**** Passage to read

Microsoft Research Blog

Microsoft Research Blog

The Microsoft Research blog provides in-depth views and perspectives from our researchers, scientists and engineers, plus information about noteworthy events and conferences, scholarships, and fellowships designed for academic and scientific communities.

Deep InfoMax: Learning good representations through mutual information maximization

May 1, 2019 | By Devon Hjelm, Researcher; Philip Bachman, Researcher; Adam Trischler, Research Manager

As researchers continue to apply machine learning to more complex real-world problems, they’ll need to rely less on algorithms that require annotation. This is not only because labels are expensive, but also because supervised learners trained only to predict annotations tend not to generalize beyond structure in the data necessary for the given task. For instance, a neural network trained to classify images tends to do so based on texture that correlates with the class label rather than with shape or size, which may limit the suitability of the classifier in test settings. This issue, among others, is a core motivation for unsupervised learning of good representations.

********
**** Data excerpt

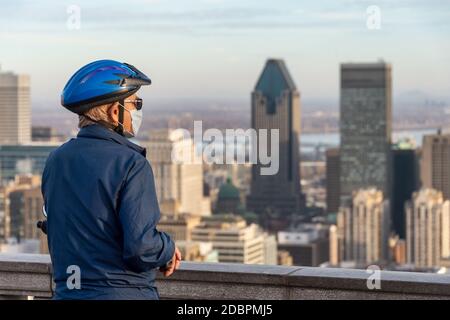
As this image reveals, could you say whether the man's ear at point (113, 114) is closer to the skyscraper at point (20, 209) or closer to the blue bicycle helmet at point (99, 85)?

********

- _Work instructions_
Write down the part of the Deep InfoMax post that starts at "Deep InfoMax: Learning" and ends at "of good representations.", copying it word for word. The material comes from a source separate from the Deep InfoMax post.

- _Response to the task_
Deep InfoMax: Learning good representations through mutual information maximization

May 1, 2019 | By Devon Hjelm, Researcher; Philip Bachman, Researcher; Adam Trischler, Research Manager

As researchers continue to apply machine learning to more complex real-world problems, they’ll need to rely less on algorithms that require annotation. This is not only because labels are expensive, but also because supervised learners trained only to predict annotations tend not to generalize beyond structure in the data necessary for the given task. For instance, a neural network trained to classify images tends to do so based on texture that correlates with the class label rather than with shape or size, which may limit the suitability of the classifier in test settings. This issue, among others, is a core motivation for unsupervised learning of good representations.